Ik stel de volgende optie voor: er waren twee overstromingen. De eerste overstroming vond 29 duizend jaar geleden plaats en werd veroorzaakt door de val van de asteroïde Barkle in de Indische Oceaan, die een gigantische golf-megatsunami veroorzaakte die zelfs de Shanidar-grot in Noord-Irak overspoelde. Maar de herinnering aan deze catastrofe bereikte het tijdperk van de Sumerische beschaving in een zeer verzwakte en verwrongen vorm. De tweede vloed vond plaats in 3300 v. Chr. En was veel zwakker dan de eerste, dus het water van de tweede vloed bereikte de grot niet. Maar ze lieten een sediment van 3 meter zeezand achter in de ruïnes van een Sumerische stad. De combinatie van stukjes oude herinnering aan de vreselijke overstroming die in zeer verre tijden plaatsvond, met de indrukken van enorme golven die gisteren uit de zee kwamen, gaf aanleiding tot talloze mythen en legendes over de wereldwijde overstroming in de literatuur van die tijd.

De Sumeriërs hebben een nogal interessante mythe, die niet direct verband houdt met de overstroming, en toch aanleiding geeft tot interessante conclusies over dit fenomeen. Het wordt "Enmerkar en de heerser van Arrata" genoemd. In dit geval zijn we geïnteresseerd in Arrata. Dit was de naam van het land in de Armeense Hooglanden, een tijdgenoot van Sumerië, waar de held van de mythe Enmerkar naartoe ging. De opeenvolging van namen is tot nu toe bewaard gebleven: Arrata - Urartu - Ararat. In het gedicht wordt Arrata beschreven als een land van rijke spiritualiteit, een land van heilige riten en rechtvaardige goddelijke wetten. In het epos wordt het "het getuigenis van het eeuwige verbond", "heilig land" genoemd. Volgens de auteur van het epos is het welzijn van het land een gevolg van de vroomheid van zijn inwoners en hun ijver bij het aanbidden van de zonnegod. En het ziet er nogal raar uit. Enmerkar probeerde immers Arrata te veroveren, en zijn tegenstander is meestal geverfd met zwarte verf. Maar als we aannemen dat de landen van de Armeense Hooglanden als toevluchtsoord dienden voor de weinige gelukkigen die in de wateren van de overstroming overleefden, is er niets verrassends aan zo'n vergoddelijking van de plaats van redding.
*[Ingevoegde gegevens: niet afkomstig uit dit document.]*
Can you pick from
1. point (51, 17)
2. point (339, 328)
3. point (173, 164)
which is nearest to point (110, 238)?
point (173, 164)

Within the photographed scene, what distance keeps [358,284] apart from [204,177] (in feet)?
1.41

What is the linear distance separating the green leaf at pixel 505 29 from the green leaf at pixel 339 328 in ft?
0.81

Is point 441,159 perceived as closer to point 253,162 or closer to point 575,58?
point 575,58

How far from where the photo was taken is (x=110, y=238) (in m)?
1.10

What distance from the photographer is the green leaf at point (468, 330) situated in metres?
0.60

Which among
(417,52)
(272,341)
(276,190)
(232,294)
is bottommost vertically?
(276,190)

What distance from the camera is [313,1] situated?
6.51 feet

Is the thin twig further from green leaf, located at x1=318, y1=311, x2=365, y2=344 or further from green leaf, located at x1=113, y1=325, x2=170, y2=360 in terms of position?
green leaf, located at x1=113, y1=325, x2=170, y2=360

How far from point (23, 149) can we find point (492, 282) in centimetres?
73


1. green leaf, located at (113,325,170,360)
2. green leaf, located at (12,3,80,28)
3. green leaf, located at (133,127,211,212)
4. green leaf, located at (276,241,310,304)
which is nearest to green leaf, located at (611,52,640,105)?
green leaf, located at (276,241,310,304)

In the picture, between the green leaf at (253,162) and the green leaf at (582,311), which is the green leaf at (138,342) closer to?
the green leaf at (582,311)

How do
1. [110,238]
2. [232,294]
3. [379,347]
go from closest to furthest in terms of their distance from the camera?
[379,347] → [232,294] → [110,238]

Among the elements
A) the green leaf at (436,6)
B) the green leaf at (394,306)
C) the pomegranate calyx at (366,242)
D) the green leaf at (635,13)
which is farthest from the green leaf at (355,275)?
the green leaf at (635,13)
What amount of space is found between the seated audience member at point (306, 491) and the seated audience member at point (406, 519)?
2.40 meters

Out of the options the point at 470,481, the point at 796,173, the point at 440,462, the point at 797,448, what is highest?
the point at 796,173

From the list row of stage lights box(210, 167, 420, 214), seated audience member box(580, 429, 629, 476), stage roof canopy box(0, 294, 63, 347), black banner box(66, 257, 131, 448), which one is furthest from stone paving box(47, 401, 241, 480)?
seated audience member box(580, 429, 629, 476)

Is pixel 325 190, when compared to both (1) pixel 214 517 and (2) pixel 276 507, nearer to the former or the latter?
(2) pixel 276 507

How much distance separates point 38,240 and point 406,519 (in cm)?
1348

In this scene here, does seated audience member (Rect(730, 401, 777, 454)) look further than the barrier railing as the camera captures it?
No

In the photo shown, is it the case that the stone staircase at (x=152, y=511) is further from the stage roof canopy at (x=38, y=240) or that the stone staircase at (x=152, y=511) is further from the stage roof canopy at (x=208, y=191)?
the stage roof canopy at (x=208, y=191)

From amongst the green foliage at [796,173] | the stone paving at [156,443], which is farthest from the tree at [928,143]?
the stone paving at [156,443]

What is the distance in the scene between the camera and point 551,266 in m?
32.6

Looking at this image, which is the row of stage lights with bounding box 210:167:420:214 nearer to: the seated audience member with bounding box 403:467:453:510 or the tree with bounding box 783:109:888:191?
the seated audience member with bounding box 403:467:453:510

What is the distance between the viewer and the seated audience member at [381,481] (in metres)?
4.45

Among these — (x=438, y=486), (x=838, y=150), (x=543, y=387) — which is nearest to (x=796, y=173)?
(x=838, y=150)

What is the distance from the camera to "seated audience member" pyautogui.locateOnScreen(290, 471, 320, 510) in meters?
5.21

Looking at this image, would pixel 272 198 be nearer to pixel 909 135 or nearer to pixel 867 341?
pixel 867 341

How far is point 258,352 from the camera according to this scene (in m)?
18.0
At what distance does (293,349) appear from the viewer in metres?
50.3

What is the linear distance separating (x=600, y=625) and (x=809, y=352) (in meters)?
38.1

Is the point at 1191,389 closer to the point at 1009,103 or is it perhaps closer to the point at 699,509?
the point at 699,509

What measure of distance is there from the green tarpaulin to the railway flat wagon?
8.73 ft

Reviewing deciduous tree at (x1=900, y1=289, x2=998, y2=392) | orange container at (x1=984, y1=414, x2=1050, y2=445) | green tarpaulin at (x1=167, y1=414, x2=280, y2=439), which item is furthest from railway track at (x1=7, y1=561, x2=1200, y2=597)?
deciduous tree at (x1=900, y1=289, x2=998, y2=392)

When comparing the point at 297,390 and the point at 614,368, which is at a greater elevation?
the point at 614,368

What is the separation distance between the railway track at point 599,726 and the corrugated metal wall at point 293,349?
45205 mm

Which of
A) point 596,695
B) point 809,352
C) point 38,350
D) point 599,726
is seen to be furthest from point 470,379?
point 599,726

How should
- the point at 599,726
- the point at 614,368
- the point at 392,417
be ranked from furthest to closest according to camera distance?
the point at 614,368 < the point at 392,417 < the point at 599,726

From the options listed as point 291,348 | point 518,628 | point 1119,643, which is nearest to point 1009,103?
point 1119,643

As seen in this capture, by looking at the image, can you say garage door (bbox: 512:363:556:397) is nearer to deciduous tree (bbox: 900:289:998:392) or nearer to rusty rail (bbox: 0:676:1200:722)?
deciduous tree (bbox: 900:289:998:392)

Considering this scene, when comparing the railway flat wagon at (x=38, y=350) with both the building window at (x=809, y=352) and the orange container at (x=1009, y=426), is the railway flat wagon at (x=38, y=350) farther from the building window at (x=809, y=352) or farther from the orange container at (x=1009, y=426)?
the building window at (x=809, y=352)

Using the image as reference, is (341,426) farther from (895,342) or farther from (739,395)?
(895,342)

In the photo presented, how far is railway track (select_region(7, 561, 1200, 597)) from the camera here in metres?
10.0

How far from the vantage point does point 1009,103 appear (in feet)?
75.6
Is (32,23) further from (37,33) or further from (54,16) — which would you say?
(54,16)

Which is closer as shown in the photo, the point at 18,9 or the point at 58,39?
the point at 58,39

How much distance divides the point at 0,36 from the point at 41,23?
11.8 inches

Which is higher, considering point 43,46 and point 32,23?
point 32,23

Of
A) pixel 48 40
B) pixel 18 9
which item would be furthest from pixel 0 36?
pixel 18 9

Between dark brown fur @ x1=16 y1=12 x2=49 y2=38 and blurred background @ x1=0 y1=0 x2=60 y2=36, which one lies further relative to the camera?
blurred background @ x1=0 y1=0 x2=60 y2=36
Er was in werkelijkheid geen bijbels karakter van Noach met zijn ark, net zoals er geen Sumerische held Ziusudra of de Babylonische koning Utnapishtim was. Maar er waren echte gelukkigen, die door de golven van de vloed naar de landen van de Armeense Hooglanden werden meegevoerd en de catastrofe hier overleefden. En toen het zeewater terugkeerde naar de oceaan, daalden hun nakomelingen van de bergen af naar de vlakten en stichtten een nieuwe beschaving. Maar tegelijkertijd bewaarden ze de herinnering aan hoe hoge bergen hen hielpen de ramp te overleven. En dus verklaarden ze de plaats van hun redding als heilig land.